また、本オリゴヌクレオチドの5’末端側に、アミノ基、アルデヒド基、チオール基等の活性官能基を有する分子を共有結合させた後、これを表面がシランカップリング剤等で活性化させたガラス、シリカ若しくは耐熱性プラスチック製の支持体に、例えば、トリグリセリドを5個直列に連結したもの等のスペーサー、クロスリンカー等を介して共有結合させる方法も挙げられる。
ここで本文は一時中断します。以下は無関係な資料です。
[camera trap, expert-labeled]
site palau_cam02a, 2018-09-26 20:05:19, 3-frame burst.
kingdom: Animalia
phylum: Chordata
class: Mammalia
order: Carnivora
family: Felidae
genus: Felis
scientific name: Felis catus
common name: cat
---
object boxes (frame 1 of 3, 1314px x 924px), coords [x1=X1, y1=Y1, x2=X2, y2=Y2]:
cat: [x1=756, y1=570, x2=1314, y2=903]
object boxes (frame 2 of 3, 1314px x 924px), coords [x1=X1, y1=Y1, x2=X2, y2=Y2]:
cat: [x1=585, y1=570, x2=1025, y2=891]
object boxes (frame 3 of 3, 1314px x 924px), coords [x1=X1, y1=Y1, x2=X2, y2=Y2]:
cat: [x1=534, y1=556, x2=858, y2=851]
またさらに、ガラス若しくはシリコン製の支持体の上で直接、本オリゴヌクレオチドの5’末端側から化学合成させる方法も挙げられる。
(a)まず、生物由来検体中に含まれるゲノムDNA由来のDNA試料に、アニーリングバッファー及びビオチン化オリゴヌクレオチド(当該一本鎖DNA(正鎖)と本固定化オリゴヌクレオチドとの結合後の段階で、本固定化オリゴヌクレオチドと担体との結合により固定化されるものであるために、現段階では遊離状態にあるもの)を添加することにより、混合物を得る。次いで、得られた混合物を、生物由来検体中に含まれるゲノムDNA由来のDNA試料に存在する目的とするDNA領域を含む二本鎖DNAを一本鎖にするために、95℃で数分間加熱する。その後、ビオチン化オリゴヌクレオチドとの二本鎖を形成させるために、ビオチン化オリゴヌクレオチドのTm値の約10〜20℃低い温度まで速やかに冷却し、その温度で数分間保温する。
(b)その後、室温に戻す。
(c)ストレプトアビジンで被覆した支持体に、上記(b)で得られた混合物を添加し、さらに、これを37℃で数分間保温することにより、ビオチン化オリゴヌクレオチドをストレプトアビジンで被覆した支持体に固定する。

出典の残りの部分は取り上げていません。